**Extract provided**

# Kicker Motor Shaft Length and Transom height



## samsteel (Oct 6, 2008)

Looking into getting a kicker for my river sled. My transom measures 24" high, all the way across. I know a 25" shaft on a kicker motor would do the trick, however there are not as many options brand wise to get a 4-6hp kicker with a 25" transom. 
I have had a few people tell me, that I should be able to put a kicker with a 20" shaft on my transom and it would do the trick...since the prop would be below the water line, it would give me enough push to hold against current, or go very slowly against it. Does anyone have any experience with this?? I want to get a 4 stroke yamaha in a 6hp, but it's not available in a 25" shaft. Or does anyone have a kicker with a 25" shaft that has any input, good or bad. Appreciate any advice here.


----------



## jerrob (Aug 6, 2011)

Hey Sam, Im grasping at straws here. Cabelas and Bass Pro have an external motor mount for small outboards. that may get ya close enough with a long shaft. Just got a new 6hp Yamaha from Van's. Good motors. PM sent


Outdoor Hub mobile, the outdoor information engine


----------



## Quack Wacker (Dec 20, 2006)

Just put an auxilary adjustable outboard motor mount. There are a few to choose from, below is a picture of a panther, which is the higher end. You would be able to put any length shaft motor on these things. 

I have used them in the past and they work great. 

http://www.cabelas.com/product/Auxi...=motor+mount&WTz_l=Header;Search-All+Products


----------



## samsteel (Oct 6, 2008)

thanks guys, appreciate it. I know about the motor mount, but most likely I will go with a 80lb thrust trolling motor, if I can't get away with mounting a kicker directly to my transom.

**Material provided**
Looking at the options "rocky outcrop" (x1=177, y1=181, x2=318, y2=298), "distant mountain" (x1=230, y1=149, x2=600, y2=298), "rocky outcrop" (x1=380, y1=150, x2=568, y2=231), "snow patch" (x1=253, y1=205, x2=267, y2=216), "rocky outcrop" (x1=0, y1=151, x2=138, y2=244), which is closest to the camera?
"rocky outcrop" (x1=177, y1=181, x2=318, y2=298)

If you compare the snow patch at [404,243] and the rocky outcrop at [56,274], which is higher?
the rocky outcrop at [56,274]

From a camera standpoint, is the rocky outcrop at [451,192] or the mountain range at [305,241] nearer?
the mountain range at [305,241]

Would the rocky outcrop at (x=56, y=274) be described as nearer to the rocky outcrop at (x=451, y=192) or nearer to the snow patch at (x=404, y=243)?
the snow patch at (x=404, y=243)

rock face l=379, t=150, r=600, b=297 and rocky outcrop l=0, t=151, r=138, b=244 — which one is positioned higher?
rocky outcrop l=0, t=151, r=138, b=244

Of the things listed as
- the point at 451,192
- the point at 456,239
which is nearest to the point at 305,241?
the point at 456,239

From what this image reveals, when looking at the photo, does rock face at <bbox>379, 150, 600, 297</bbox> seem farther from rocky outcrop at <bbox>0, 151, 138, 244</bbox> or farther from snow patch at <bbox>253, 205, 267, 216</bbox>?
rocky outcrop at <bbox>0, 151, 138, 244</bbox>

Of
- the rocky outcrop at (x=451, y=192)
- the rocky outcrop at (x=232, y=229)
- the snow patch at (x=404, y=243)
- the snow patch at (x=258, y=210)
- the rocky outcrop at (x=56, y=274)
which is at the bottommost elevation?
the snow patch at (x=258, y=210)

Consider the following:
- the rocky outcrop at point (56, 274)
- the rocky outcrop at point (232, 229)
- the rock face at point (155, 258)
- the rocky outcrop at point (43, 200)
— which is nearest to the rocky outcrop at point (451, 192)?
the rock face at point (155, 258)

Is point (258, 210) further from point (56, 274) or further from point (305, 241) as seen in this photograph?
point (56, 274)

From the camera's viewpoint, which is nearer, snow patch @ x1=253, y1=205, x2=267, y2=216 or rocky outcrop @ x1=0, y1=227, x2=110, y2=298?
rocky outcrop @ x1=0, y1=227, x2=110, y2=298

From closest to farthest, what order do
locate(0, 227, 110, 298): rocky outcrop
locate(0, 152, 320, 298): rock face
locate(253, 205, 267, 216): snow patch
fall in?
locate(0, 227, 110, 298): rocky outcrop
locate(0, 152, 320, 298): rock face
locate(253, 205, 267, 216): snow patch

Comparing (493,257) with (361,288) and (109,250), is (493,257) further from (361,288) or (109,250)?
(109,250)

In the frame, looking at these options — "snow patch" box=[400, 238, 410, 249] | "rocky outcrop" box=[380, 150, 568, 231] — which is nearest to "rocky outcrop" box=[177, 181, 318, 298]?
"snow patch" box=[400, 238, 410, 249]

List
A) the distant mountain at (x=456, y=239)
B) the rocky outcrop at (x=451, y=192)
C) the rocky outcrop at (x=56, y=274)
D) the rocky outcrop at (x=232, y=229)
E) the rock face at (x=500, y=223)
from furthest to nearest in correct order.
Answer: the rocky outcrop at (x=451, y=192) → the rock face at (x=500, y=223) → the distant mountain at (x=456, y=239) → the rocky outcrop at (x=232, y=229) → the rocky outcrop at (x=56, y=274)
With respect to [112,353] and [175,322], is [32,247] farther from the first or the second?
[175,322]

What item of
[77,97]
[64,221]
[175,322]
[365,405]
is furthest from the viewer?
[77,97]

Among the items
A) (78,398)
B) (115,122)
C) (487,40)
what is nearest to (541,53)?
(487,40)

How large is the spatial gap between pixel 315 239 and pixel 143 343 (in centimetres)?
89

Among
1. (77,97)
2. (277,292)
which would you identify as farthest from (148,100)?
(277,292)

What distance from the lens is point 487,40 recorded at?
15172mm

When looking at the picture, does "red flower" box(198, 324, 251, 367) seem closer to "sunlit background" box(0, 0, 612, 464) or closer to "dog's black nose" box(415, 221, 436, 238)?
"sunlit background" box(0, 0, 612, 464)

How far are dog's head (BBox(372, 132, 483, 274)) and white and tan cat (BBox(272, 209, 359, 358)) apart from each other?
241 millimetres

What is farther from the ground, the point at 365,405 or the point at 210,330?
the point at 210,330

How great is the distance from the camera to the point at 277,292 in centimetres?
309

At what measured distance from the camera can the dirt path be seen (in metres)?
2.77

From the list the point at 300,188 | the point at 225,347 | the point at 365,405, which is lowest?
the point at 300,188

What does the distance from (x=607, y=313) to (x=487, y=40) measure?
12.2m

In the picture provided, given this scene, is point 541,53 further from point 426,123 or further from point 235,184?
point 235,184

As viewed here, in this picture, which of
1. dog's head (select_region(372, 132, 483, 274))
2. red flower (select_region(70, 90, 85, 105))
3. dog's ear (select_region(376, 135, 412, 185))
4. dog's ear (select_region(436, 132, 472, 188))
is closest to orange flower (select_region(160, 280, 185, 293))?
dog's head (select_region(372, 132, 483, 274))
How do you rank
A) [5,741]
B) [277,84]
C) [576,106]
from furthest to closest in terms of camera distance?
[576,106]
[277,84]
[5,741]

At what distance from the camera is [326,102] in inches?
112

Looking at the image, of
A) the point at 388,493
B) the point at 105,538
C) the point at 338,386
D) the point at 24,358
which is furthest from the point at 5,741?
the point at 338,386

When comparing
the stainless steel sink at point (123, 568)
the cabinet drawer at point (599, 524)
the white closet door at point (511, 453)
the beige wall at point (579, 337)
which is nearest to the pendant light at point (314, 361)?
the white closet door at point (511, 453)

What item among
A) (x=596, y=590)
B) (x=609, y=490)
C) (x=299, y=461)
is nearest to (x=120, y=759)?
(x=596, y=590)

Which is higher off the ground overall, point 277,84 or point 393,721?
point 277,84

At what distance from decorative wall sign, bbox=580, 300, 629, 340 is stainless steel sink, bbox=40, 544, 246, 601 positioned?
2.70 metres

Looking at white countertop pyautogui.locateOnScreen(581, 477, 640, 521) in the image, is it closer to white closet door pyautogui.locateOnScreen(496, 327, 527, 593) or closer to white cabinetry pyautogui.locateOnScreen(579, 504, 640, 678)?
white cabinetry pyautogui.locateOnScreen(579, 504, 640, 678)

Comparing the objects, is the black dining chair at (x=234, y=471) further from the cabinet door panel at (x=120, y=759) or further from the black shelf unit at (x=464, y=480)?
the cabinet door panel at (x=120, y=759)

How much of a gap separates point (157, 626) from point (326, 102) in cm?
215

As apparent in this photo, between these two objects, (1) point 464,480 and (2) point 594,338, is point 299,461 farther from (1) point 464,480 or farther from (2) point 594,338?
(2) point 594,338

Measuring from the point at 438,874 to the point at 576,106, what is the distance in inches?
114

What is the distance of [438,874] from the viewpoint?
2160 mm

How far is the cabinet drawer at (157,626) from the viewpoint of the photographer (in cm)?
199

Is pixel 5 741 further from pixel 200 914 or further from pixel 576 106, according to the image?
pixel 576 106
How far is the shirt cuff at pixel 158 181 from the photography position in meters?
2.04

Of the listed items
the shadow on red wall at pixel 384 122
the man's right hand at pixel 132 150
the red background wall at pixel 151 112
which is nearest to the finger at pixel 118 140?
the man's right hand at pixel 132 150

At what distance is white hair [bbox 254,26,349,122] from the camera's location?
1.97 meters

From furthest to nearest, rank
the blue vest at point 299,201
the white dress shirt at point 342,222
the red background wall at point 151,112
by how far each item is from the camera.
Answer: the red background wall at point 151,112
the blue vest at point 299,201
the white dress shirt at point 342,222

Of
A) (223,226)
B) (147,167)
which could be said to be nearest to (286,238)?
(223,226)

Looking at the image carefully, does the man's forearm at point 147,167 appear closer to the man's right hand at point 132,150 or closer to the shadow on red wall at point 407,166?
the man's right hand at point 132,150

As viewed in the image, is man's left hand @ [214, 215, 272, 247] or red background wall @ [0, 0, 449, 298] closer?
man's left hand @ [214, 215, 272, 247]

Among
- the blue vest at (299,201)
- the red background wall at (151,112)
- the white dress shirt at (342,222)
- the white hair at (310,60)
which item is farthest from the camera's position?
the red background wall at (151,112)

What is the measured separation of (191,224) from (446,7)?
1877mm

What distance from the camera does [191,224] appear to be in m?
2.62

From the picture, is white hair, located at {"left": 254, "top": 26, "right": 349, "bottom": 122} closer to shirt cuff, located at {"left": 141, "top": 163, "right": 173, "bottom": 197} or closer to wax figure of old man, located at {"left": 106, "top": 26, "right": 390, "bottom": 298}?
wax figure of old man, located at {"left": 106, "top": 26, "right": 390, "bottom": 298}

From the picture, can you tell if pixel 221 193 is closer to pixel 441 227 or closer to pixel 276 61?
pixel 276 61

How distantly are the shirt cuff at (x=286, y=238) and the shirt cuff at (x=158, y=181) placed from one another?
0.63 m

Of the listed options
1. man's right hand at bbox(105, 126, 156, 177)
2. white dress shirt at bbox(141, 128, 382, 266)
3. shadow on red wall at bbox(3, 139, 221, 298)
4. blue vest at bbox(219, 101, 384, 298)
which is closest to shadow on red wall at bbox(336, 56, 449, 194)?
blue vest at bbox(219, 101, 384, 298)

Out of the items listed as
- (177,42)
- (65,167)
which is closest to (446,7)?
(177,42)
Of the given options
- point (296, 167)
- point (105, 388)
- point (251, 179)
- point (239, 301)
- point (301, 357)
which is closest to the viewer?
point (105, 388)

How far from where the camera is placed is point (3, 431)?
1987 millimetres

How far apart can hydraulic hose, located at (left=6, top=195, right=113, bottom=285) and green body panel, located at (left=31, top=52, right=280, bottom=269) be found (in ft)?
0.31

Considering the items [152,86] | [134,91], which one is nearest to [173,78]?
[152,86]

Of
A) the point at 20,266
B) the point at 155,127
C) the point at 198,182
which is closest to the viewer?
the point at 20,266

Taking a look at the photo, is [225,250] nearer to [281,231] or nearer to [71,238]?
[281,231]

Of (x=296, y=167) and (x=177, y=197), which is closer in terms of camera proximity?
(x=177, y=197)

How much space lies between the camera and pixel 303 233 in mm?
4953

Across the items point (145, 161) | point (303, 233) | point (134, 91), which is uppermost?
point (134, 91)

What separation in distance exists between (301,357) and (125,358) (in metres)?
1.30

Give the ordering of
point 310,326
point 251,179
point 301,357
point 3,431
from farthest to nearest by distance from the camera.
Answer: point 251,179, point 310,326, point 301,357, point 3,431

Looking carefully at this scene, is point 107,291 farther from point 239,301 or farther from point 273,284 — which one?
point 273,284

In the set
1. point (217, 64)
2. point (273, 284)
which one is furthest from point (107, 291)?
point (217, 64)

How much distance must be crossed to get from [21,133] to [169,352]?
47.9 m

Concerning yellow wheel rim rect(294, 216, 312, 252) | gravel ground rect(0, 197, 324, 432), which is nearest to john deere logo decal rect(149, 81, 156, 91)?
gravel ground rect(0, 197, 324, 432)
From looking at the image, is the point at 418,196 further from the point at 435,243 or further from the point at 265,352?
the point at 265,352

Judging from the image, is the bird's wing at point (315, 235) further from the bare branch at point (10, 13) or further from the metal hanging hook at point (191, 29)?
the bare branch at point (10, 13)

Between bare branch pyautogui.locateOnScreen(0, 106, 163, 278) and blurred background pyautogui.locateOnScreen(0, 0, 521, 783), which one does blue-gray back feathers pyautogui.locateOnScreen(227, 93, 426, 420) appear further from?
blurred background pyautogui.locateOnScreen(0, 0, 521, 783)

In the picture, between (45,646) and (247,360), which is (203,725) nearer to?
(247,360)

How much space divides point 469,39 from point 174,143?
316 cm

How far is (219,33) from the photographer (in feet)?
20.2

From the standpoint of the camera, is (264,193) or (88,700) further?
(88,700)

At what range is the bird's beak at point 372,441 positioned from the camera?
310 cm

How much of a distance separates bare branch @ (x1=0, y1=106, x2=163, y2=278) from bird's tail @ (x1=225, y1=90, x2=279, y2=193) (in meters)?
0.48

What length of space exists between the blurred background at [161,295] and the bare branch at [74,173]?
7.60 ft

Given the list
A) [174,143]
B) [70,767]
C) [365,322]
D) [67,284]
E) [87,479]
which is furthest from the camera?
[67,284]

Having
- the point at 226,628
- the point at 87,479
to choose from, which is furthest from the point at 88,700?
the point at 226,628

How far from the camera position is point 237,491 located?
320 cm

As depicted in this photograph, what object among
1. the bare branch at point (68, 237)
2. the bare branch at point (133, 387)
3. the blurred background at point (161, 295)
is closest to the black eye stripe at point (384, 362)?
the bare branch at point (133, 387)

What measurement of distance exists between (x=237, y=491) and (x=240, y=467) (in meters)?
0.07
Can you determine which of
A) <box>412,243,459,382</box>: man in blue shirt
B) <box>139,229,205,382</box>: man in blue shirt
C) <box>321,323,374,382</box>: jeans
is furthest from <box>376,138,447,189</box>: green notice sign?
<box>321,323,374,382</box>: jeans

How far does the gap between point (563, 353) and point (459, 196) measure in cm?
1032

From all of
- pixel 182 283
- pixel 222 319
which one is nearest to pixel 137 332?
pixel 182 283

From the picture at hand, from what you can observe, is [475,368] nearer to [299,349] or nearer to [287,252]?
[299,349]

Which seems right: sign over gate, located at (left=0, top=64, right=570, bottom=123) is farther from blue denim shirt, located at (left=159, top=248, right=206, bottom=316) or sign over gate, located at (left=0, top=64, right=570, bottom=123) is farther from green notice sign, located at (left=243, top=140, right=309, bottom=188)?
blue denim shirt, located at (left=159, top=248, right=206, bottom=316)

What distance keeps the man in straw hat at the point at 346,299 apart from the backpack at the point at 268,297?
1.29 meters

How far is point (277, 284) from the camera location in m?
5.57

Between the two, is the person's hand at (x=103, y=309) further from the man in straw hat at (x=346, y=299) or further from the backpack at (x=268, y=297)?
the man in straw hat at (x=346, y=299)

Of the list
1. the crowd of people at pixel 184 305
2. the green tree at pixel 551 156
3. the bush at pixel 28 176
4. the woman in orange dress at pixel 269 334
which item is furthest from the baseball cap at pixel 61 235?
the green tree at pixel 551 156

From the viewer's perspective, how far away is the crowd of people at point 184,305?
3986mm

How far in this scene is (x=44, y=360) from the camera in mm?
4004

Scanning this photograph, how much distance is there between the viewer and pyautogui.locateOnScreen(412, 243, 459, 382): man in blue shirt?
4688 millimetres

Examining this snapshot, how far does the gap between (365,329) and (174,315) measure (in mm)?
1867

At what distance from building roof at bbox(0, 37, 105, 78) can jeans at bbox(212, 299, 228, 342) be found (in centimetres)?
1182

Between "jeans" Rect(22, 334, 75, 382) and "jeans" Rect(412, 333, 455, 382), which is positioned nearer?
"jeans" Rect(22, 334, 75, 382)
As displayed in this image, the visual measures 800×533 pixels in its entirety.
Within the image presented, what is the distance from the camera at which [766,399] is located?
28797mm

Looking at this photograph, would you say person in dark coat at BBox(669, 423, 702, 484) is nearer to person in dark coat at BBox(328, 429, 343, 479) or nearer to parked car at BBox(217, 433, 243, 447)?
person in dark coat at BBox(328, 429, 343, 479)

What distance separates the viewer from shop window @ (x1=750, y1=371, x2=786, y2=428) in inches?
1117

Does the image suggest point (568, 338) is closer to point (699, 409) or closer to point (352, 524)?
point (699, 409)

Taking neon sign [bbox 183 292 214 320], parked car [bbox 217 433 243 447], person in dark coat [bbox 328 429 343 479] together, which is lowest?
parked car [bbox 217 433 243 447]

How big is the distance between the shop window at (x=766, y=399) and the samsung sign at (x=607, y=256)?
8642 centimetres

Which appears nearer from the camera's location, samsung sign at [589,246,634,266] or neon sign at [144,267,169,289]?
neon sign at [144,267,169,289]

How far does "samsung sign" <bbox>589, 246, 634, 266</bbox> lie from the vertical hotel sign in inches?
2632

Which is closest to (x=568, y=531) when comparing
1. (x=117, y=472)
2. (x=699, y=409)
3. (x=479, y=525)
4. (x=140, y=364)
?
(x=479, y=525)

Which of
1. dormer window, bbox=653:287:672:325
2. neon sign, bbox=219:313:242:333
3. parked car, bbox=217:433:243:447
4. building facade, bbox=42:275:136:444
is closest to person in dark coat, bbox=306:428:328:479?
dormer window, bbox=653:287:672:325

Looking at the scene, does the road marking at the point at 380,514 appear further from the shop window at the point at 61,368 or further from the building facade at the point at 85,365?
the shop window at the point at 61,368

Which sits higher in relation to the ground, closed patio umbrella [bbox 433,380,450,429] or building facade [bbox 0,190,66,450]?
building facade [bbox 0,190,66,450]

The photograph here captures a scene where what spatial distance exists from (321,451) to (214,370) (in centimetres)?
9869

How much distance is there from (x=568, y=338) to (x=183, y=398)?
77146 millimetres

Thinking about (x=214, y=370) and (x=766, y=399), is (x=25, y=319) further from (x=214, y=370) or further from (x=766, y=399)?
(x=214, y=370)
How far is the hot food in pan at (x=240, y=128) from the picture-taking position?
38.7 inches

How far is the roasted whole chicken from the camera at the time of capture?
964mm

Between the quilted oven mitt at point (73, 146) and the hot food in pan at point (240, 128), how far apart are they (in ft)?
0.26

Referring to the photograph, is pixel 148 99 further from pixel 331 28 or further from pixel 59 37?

**Task set**
- A) In the forum thread about kicker motor shaft length, how tall is the transom on samsteel's river sled?
- B) Write the next reply in the forum thread about kicker motor shaft length and transom height, following samsteel's last post.

**Results for the exercise**
- A) It measures 24 inches high all the way across.

- B)
----------



## ebijack (Apr 20, 2009)

For the application your using it for I'd guess it does work. But if needed to run full throttle to get somewhere, you'd be starving the water pump and end up shortening the engine's life from over heating. The amount of air/turbulence caused by the bottom of the boat and transom would create so much air/bubbles and possibly not getting enough water to the impellor. That could really do some damage. Typically, if your cavatation plate is not under the water surface while running you are going to have/create problems. That's why it is not recommended. And for running "skinny water" that's what the adjustable tilt angle is for.


----------



## ESOX (Nov 20, 2000)

A kicker that is not below the transom is losing a lot of efficiency in forward, and will be absolutely useless in reverse.


----------



## Greenbush future (Sep 8, 2005)

The electric sounds like a much better option, if you can adjust the depth of it to what ever you need.


----------



## ebijack (Apr 20, 2009)

He deleted his post on how it was working so good... ????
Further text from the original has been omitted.